## [Provided records]
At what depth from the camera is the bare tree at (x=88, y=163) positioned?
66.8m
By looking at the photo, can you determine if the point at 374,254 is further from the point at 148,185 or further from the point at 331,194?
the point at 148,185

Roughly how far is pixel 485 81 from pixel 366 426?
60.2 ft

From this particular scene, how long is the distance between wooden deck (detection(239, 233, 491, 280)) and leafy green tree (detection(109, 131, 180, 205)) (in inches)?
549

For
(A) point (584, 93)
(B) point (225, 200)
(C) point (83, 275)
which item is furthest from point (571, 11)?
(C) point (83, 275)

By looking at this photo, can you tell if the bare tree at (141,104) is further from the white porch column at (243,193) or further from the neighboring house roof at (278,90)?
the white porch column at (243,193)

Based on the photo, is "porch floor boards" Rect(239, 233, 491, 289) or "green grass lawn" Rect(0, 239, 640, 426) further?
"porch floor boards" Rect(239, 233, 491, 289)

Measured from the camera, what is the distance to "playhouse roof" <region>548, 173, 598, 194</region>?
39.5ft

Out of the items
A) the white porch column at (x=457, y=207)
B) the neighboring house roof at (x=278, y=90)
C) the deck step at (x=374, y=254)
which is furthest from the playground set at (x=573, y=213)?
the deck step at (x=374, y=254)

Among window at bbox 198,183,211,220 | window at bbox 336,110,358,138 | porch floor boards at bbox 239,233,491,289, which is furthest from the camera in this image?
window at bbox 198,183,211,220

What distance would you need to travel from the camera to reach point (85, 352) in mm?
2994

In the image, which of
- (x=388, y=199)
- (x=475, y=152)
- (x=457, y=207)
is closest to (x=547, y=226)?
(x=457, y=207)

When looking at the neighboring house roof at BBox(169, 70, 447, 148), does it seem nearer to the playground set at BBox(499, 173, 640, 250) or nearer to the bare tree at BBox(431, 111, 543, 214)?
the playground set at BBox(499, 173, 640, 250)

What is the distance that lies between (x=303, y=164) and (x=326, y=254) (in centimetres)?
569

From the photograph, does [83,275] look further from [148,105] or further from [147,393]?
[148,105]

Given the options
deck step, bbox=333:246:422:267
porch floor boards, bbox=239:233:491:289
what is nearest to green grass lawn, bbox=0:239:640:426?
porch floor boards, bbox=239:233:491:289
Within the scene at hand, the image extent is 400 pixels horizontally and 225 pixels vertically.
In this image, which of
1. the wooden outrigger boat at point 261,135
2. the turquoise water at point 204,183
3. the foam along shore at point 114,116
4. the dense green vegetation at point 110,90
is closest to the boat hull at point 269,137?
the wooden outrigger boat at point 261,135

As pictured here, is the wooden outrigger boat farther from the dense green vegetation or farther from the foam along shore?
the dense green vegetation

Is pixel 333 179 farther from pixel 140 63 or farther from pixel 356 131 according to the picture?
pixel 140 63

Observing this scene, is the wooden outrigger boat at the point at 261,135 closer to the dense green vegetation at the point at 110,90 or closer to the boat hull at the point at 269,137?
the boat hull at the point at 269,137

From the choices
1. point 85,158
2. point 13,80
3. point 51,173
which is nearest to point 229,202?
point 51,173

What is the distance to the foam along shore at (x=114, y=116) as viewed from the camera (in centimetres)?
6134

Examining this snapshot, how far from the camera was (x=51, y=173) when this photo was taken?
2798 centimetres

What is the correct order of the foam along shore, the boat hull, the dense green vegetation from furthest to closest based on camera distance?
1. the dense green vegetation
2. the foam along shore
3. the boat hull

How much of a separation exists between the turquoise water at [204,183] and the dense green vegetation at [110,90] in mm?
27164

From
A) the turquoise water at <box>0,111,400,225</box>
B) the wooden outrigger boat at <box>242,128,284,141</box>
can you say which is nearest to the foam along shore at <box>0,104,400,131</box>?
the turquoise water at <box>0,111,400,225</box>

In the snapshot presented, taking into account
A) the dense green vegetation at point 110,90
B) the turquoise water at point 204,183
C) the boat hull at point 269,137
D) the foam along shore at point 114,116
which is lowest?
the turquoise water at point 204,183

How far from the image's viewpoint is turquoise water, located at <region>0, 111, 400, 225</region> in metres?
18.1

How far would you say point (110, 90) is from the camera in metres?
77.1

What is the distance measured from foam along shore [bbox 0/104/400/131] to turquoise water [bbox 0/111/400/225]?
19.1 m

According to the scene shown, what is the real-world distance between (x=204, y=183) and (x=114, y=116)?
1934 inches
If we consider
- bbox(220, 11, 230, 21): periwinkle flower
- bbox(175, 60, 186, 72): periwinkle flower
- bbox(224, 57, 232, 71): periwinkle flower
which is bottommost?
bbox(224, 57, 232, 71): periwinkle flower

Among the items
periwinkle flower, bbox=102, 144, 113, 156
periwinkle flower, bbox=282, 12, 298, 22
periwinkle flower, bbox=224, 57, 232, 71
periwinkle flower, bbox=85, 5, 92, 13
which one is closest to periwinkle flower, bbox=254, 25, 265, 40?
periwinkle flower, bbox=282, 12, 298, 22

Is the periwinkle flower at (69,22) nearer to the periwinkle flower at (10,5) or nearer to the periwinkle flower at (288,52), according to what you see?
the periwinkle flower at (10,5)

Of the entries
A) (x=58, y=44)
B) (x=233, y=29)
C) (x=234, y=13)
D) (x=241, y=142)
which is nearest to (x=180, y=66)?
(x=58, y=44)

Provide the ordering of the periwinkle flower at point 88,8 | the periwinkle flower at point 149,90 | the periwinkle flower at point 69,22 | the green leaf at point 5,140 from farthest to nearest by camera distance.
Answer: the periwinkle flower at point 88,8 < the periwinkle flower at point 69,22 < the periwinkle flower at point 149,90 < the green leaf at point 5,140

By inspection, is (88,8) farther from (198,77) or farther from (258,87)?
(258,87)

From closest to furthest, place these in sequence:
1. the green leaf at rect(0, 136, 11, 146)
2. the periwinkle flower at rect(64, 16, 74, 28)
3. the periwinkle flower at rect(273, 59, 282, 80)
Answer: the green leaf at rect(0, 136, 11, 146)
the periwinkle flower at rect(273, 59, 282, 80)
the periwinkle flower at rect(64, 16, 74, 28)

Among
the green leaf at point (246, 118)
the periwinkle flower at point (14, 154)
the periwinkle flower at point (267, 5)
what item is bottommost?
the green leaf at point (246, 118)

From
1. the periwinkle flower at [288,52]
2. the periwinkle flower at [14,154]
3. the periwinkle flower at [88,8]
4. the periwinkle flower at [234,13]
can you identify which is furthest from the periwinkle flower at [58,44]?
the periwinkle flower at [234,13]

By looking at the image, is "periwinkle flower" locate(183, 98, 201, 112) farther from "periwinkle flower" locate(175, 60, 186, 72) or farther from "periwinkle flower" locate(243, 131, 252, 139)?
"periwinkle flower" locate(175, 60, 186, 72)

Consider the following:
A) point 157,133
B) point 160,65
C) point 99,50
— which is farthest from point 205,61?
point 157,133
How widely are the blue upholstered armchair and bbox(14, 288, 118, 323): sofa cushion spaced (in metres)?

## [Work to be completed]
All of the lines above need to be given again exactly.

## [Final result]
At what depth from the camera is the bare tree at (x=88, y=163) positioned?
66.8m
By looking at the photo, can you determine if the point at 374,254 is further from the point at 148,185 or further from the point at 331,194?
the point at 148,185

Roughly how far is pixel 485 81 from pixel 366 426?
60.2 ft

From this particular scene, how long is the distance between wooden deck (detection(239, 233, 491, 280)) and leafy green tree (detection(109, 131, 180, 205)) (in inches)?
549

For
(A) point (584, 93)
(B) point (225, 200)
(C) point (83, 275)
which item is furthest from point (571, 11)?
(C) point (83, 275)

By looking at this photo, can you tell if the bare tree at (141,104) is further from the white porch column at (243,193) or further from the neighboring house roof at (278,90)?
the white porch column at (243,193)

Based on the photo, is "porch floor boards" Rect(239, 233, 491, 289) or "green grass lawn" Rect(0, 239, 640, 426) further?
"porch floor boards" Rect(239, 233, 491, 289)

Measured from the camera, what is the distance to "playhouse roof" <region>548, 173, 598, 194</region>?
39.5ft

Out of the items
A) the white porch column at (x=457, y=207)
B) the neighboring house roof at (x=278, y=90)
C) the deck step at (x=374, y=254)
which is furthest from the playground set at (x=573, y=213)?
the deck step at (x=374, y=254)

Among window at bbox 198,183,211,220 | window at bbox 336,110,358,138 | porch floor boards at bbox 239,233,491,289, which is furthest from the camera in this image?
window at bbox 198,183,211,220

What distance would you need to travel from the camera to reach point (85, 352) in mm?
2994

In the image, which of
- (x=388, y=199)
- (x=475, y=152)
- (x=457, y=207)
is closest to (x=547, y=226)?
(x=457, y=207)

When looking at the neighboring house roof at BBox(169, 70, 447, 148), does it seem nearer to the playground set at BBox(499, 173, 640, 250) or nearer to the bare tree at BBox(431, 111, 543, 214)?
the playground set at BBox(499, 173, 640, 250)

What is the distance that lies between (x=303, y=164) and (x=326, y=254) (in centimetres)?
569

From the photograph, does [83,275] look further from [148,105] or further from [147,393]?
[148,105]

Given the options
deck step, bbox=333:246:422:267
porch floor boards, bbox=239:233:491:289
what is nearest to green grass lawn, bbox=0:239:640:426?
porch floor boards, bbox=239:233:491:289
Within the scene at hand, the image extent is 400 pixels horizontally and 225 pixels vertically.
In this image, which of
1. the wooden outrigger boat at point 261,135
2. the turquoise water at point 204,183
3. the foam along shore at point 114,116
4. the dense green vegetation at point 110,90
is closest to the boat hull at point 269,137?
the wooden outrigger boat at point 261,135

As pictured here, is the wooden outrigger boat farther from the dense green vegetation or farther from the foam along shore?
the dense green vegetation

Is pixel 333 179 farther from pixel 140 63 or farther from pixel 356 131 according to the picture?
pixel 140 63

Observing this scene, is the wooden outrigger boat at the point at 261,135 closer to the dense green vegetation at the point at 110,90 or closer to the boat hull at the point at 269,137?
the boat hull at the point at 269,137

From the choices
1. point 85,158
2. point 13,80
3. point 51,173
which is nearest to point 229,202?
point 51,173

What is the distance to the foam along shore at (x=114, y=116) as viewed from the camera (in centimetres)?
6134

Examining this snapshot, how far from the camera was (x=51, y=173) when this photo was taken?
2798 centimetres

What is the correct order of the foam along shore, the boat hull, the dense green vegetation from furthest to closest based on camera distance?
1. the dense green vegetation
2. the foam along shore
3. the boat hull

How much of a separation exists between the turquoise water at [204,183] and the dense green vegetation at [110,90] in mm?
27164

From
A) the turquoise water at <box>0,111,400,225</box>
B) the wooden outrigger boat at <box>242,128,284,141</box>
can you say which is nearest to the foam along shore at <box>0,104,400,131</box>?
the turquoise water at <box>0,111,400,225</box>

In the snapshot presented, taking into account
A) the dense green vegetation at point 110,90
B) the turquoise water at point 204,183
C) the boat hull at point 269,137
D) the foam along shore at point 114,116
which is lowest?
the turquoise water at point 204,183

How far from the image's viewpoint is turquoise water, located at <region>0, 111, 400, 225</region> in metres?
18.1

How far would you say point (110, 90) is from the camera in metres?
77.1

What is the distance measured from foam along shore [bbox 0/104/400/131] to turquoise water [bbox 0/111/400/225]?
19.1 m

According to the scene shown, what is the real-world distance between (x=204, y=183) and (x=114, y=116)?
1934 inches
If we consider
- bbox(220, 11, 230, 21): periwinkle flower
- bbox(175, 60, 186, 72): periwinkle flower
- bbox(224, 57, 232, 71): periwinkle flower
which is bottommost?
bbox(224, 57, 232, 71): periwinkle flower

Among the items
periwinkle flower, bbox=102, 144, 113, 156
periwinkle flower, bbox=282, 12, 298, 22
periwinkle flower, bbox=224, 57, 232, 71
periwinkle flower, bbox=85, 5, 92, 13
which one is closest to periwinkle flower, bbox=254, 25, 265, 40?
periwinkle flower, bbox=282, 12, 298, 22

Is the periwinkle flower at (69,22) nearer to the periwinkle flower at (10,5) or nearer to the periwinkle flower at (288,52), according to what you see?
the periwinkle flower at (10,5)

Of the entries
A) (x=58, y=44)
B) (x=233, y=29)
C) (x=234, y=13)
D) (x=241, y=142)
which is nearest to (x=180, y=66)?
(x=58, y=44)

Provide the ordering of the periwinkle flower at point 88,8 | the periwinkle flower at point 149,90 | the periwinkle flower at point 69,22 | the green leaf at point 5,140 from farthest to nearest by camera distance.
Answer: the periwinkle flower at point 88,8 < the periwinkle flower at point 69,22 < the periwinkle flower at point 149,90 < the green leaf at point 5,140

By inspection, is (88,8) farther from (198,77) or farther from (258,87)?
(258,87)

From closest to furthest, place these in sequence:
1. the green leaf at rect(0, 136, 11, 146)
2. the periwinkle flower at rect(64, 16, 74, 28)
3. the periwinkle flower at rect(273, 59, 282, 80)
Answer: the green leaf at rect(0, 136, 11, 146)
the periwinkle flower at rect(273, 59, 282, 80)
the periwinkle flower at rect(64, 16, 74, 28)

Among
the green leaf at point (246, 118)
the periwinkle flower at point (14, 154)
the periwinkle flower at point (267, 5)
what item is bottommost?
the green leaf at point (246, 118)

From
1. the periwinkle flower at [288,52]
2. the periwinkle flower at [14,154]
3. the periwinkle flower at [88,8]
4. the periwinkle flower at [234,13]
can you identify which is furthest from the periwinkle flower at [58,44]?
the periwinkle flower at [234,13]

By looking at the image, is "periwinkle flower" locate(183, 98, 201, 112) farther from "periwinkle flower" locate(175, 60, 186, 72) or farther from "periwinkle flower" locate(243, 131, 252, 139)?
"periwinkle flower" locate(175, 60, 186, 72)

Consider the following:
A) point 157,133
B) point 160,65
C) point 99,50
— which is farthest from point 205,61?
point 157,133
How widely are the blue upholstered armchair and bbox(14, 288, 118, 323): sofa cushion spaced (in metres)?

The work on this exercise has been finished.